Prohibition may be a problem for user countries, but this article assumes there is a user problem in Mexico, which even the reactionaries who back some of the more outrageous ideas expressed by the Thunderbird University students have pretty much given up on using as a rationale for this "drug war". Even if you doubled the Mexican narcotics user rate, you'd still be under one percent of the total population of this country. Perhaps Mr. Shajani moves in different social circles than I do, but the Mexican middle class and working class does not tolerate drug use, and it's seen as a shameful thing now. And, perhaps Mr. Shajani missed the news, but narcotics violations have always been classified as crimes against public heath, and minor possession is legal.

U.S. style "decriminalization" is just a public health matter, having little or nothing to do with the export trade. I live in Sinaloa, and I've had headless bodies show up a few blocks from my house, so I don't dismiss the violence of the narcotics trade. But, at the same time, I recognize that there isn't any viable businesses outside the narcotics trade for much of us. Tourism can't fill the gap, and NAFTA regulations make the traditional agricultural industries a losing proposition.
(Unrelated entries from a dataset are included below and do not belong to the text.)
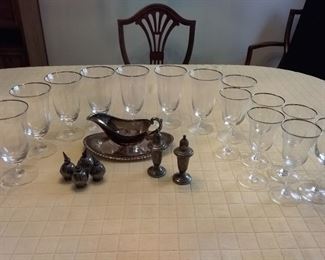 Sterling, Silver, Glasses, and Plate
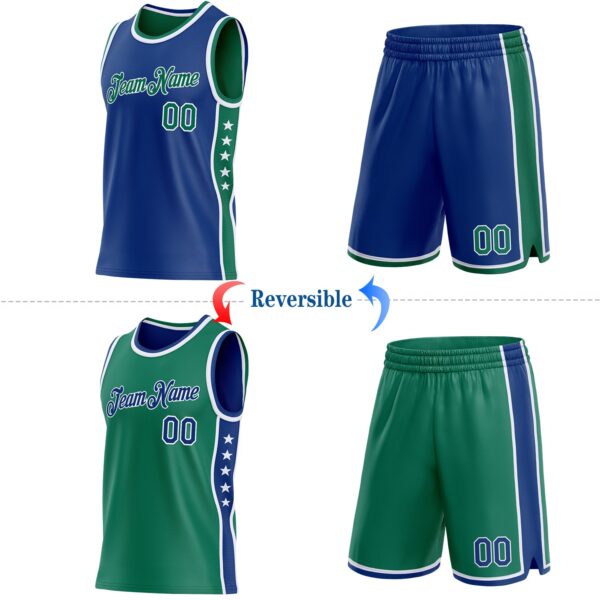 Custom Reversible Royal Kelly Green-White Double Side Star Sublimation Basketball Suit Jersey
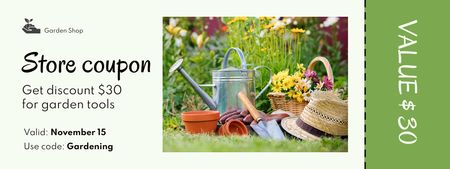 Garden Tools Sale Offer with Spring Garden Coupon Design Template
Legalization in the major market for our few viable export industries (opiates, marijuana and meth) would leave the Mexican producers at the mercy of corporate agriculture and pharmaceutical firms (and, I'm told Mexican marijuana isn't of the same quality as that grown in California or British Colombia, where corporate agrobiz -- er, narco-biz -- would likely enforce protectionist measures to keep the cheaper produced Mexican products out of consumer markets, as is now done with Mexican avocados, tomatoes, tuna, etc.)

This doesn't mean I'm a supporter of the narco-biz... quite the contrary. I does mean that simplistic and militaristic "solutions" imposed on Mexico at the behest of the United States are counterproductive.

peace on the home front

The violence isn't drug-related, it's prohibition-related. Molecules don't cause crime and violence, very much the opposite. Only prohibition causes crime and violence. Don't reform prohibition, just repeal it. Society suffers from liberty-starvation. Only liberty can cure society's plague. One would think that the national embarrassment of having to burn a whole constitutional amendment just to say "oops, that prohibition idea was unwise," would've been a lesson to prohibitionists, but one would be wrong. Prohibitionists want you to believe that God goofed when He created the psychoactive plants, and determined the bodily response to their intake. Open season on hippies, commies, and non-whites under the war on drugs must be closed forever. The way forward is to repeal the Controlled Substances Act of 1970, the Single Convention on Narcotic Drugs, and other drug laws. Void all convictions under the defunct laws. Let these shores once again know the lost blessings of liberty, and peace on the home front.